(DATA PROVIDED):
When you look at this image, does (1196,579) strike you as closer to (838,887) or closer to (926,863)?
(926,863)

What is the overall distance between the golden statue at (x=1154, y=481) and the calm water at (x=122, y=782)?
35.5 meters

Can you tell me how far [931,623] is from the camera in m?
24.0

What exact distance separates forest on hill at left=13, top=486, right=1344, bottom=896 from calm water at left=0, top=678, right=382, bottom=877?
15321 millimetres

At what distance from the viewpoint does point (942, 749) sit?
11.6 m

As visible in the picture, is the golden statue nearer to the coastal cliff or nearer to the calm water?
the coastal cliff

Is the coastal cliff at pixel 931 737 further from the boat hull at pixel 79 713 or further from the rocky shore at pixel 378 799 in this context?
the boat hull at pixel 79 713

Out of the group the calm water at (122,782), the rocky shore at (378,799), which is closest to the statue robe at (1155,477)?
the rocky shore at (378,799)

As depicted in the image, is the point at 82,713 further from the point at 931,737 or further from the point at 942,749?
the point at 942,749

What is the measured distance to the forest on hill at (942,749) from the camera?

(WRITTEN INSTRUCTION):
Reproduce the records starting at the line containing "What exact distance" and ending at the end of the records, swapping "calm water" for "still water" and leaving everything else unchanged.

(RIGHT ANSWER):
What exact distance separates forest on hill at left=13, top=486, right=1344, bottom=896 from still water at left=0, top=678, right=382, bottom=877?
15321 millimetres

At what distance from the viewpoint does point (942, 749) sit?
11.6 m

As visible in the picture, is the golden statue nearer to the coastal cliff or nearer to the still water?
the coastal cliff

Is the coastal cliff at pixel 931 737 further from the boat hull at pixel 79 713 or further from the rocky shore at pixel 378 799 in this context?
the boat hull at pixel 79 713

Out of the group the still water at (122,782), the rocky shore at (378,799), which is closest to the statue robe at (1155,477)?
the rocky shore at (378,799)

As depicted in the image, is the point at 82,713 further from the point at 931,737 or further from the point at 942,749?
the point at 942,749

What is the measured distance to the forest on hill at (942,749) from the camera?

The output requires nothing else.